3 – When will Meta care about dead teenagers?

2 – You could be anyone online. And you may not even know about it.

1 – Scamio can help you spot the scams.


 

3 – When will Meta care about dead teenagers?

“Meta revoked a job offer to a prominent cyber-intelligence analyst immediately after he criticized Instagram for failing to protect children online.”

Paul Raffile is one of the most prominent voices on LinkedIn warning about the immense scale of sextortion targeting teenagers around the world, and the growing number who have committed suicide because of these scams. [PS If you haven’t heard of how these scams work, take a look at this short interactive video published by the US National Center for Missing & Exploited Children (NCMEC)].

Paul (and many others) have been appealing to Meta to make small improvements to Instagram’s account settings and to deactivate known Instagram accounts and Facebook groups involved in this rampant crime.
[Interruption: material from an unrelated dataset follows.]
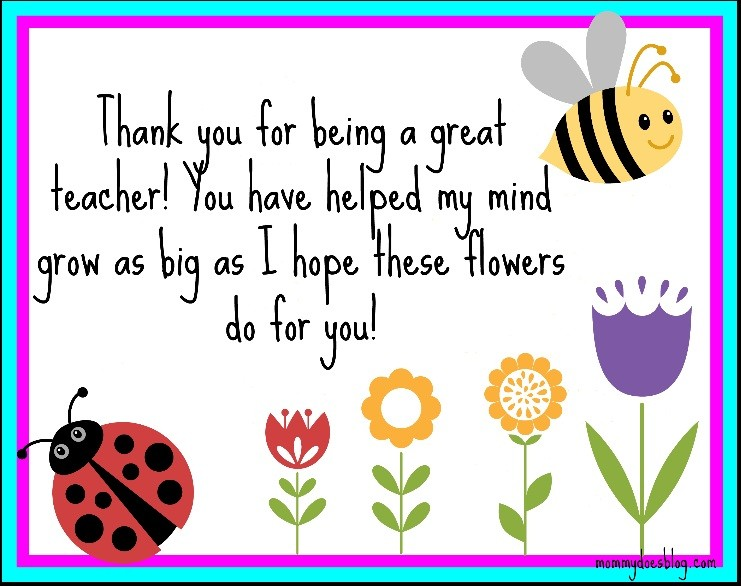 Thank You Teacher Quote 6 Picture Quote #1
Here is Paul’s recent list of 6 simple things that Meta could do today to curb the surge on Instagram. And yet, Paul says that nothing is changing. For example, “when Jordan DeMay was blackmailed to suicide by a sextortion scammer on Instagram, Meta denied the police’s emergency request to turn over chat logs. That same account then went on to exploit and blackmail even more victims.”
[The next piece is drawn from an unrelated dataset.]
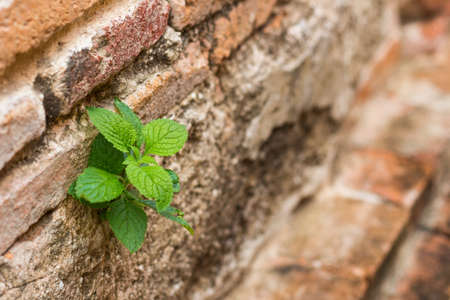 little tree on red bricks wall background Stock Photo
According to this report in The Guardian, “Financial sextortion schemes have soared in the past two years, with more than 26,700 cases of underage victims reported to NCMEC in 2023 alone. According to the FBI, sextortion is the fastest-growing cybercrime in the US.”
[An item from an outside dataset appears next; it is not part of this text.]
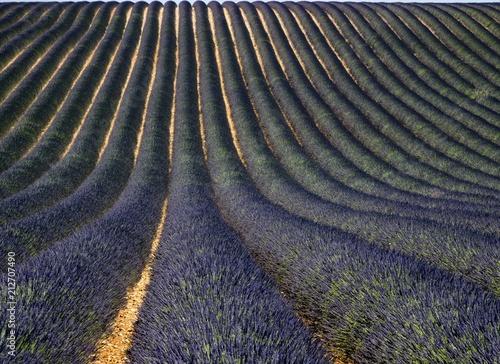 Fotobehang Lavendel Champ de lavande sur le plateau de Valensole, Alpes-de-Haute-Provence, France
So, what has Meta done in response to the fastest-growing cybercrime in the US? Less than nothing.

As reported by The Guardian, Meta apparently withdrew a job offer that Paul had already accepted when they heard him criticise Instagram’s lack of action.

Perhaps Meta does not have a programmer who can write the IF-THEN-ELSE statement required to make these small adjustments. But a cynic may suggest that Meta is not dealing with this because adjusting the default account settings could reduce user engagement metrics that are reported to the financial markets. In other words, reducing the risks to teenagers would impact its share price.

So what?

Meta doesn’t care about dead teenagers until the issue impacts its bottom line. So, to all the investment managers out there talking about the importance of ESG, isn’t it time to apply pressure on Meta to reconsider its role in these suicides? Or is ESG just a marketing concept while profits and growth remain the only metrics that matter?

 


 

2 – You could be anyone online. And you may not even know about it.

“I could see my face and hear my voice. But it was all very creepy, because I saw myself saying things that I never said.”

Olga Loiek is a 21-year-old Ukrainian attending college in the US. According to this article by BBC News (and shared by ASPI), Olga has seen her face appear in various videos on Chinese social media. Apparently, “these ‘girls’ were speaking in Mandarin – a language Olga had never learned. They were apparently from Russia, and talked about China-Russia friendship or advertised Russian products.” Apparently, her investigation has revealed that “more than 4,900 videos have been generated using her face.”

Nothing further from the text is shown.